The story of the Lackman Brewing Company starts with Herman Lackman… who for a lack of a better way to put it, was busting his butt to make his fortune after moving to the United States in 1847. He held a few different jobs, before ending up driving a beer wagon. This entry into the beer business certainly changed things, and eventually he found himself investing back in the industry.

Lackmann partnered up with J.H. Sandmann in 1855 to lease out the City Brewery and they operate there, building the business until they needed to expand.

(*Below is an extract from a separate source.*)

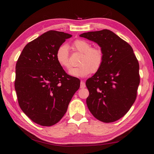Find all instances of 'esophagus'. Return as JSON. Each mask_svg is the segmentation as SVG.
Instances as JSON below:
<instances>
[{"label":"esophagus","instance_id":"1","mask_svg":"<svg viewBox=\"0 0 154 154\" xmlns=\"http://www.w3.org/2000/svg\"><path fill=\"white\" fill-rule=\"evenodd\" d=\"M86 87V85L85 83V81H81V85H80V88L81 89H83Z\"/></svg>","mask_w":154,"mask_h":154}]
</instances>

In 1860, expand they did! The duo moved their operation to a new location at Sixth and Stone Streets. This new location had space for more than 500bbls in their beer cellar, increasing their output from somewhere around 2,000 barrels of beer in 1855 all the way up to 6,000bbls of beer in 1865.

In 1868, Lackman bought out his partner and renamed his company ‘The Herman Lackman, United States Brewery’, which continued to operate, and in fact, grow quite a bit until it was forced to close with Prohibition in 1919.

Post prohibition, the company reorganized and started plans to reopen, securing an option on four acres of land in the Riverside area of the city. These plans called for a new 50,000bbl a year facility, with the ability to quickly grow as needed. Unfortunately, upon not being able to secure a brewing permit with repeal, the plans faded.

In 1933, the Hudepohl Brewing Company purchased the old brewery and put it into operation as Plant number 2. The signature smokestack stood overlooking the city until it was finally demolished in 2019.

The Lackman Brewery Timeline

  • 1855 – Herman Lackman and J.H. Sandmann operate a brewery out of the former City Brewery.
  • 1860 – The brewery opens in its new location at Sixth and Stone Streets.
  • 1868 – Herman Lackman buys out Sandmann, who retires – he renames the brewery The Herman Lackman, United States Brewery.
  • 1890 – The business is incorporated, and dubbed ‘The Herman Lackman Brewing Company’.
  • 1919 – The brewery is forced to cease operations as prohibition goes into effect.
  • 1932 – The company reorganizes post-prohibition, and starts plans to reopen the brewery.
  • 1933 – The historic building was purchased and put back into operation as Hudepohl Brewing Company‘s ‘Plant #2’
  • 2019 – The building, including its historic smokestack was demolished.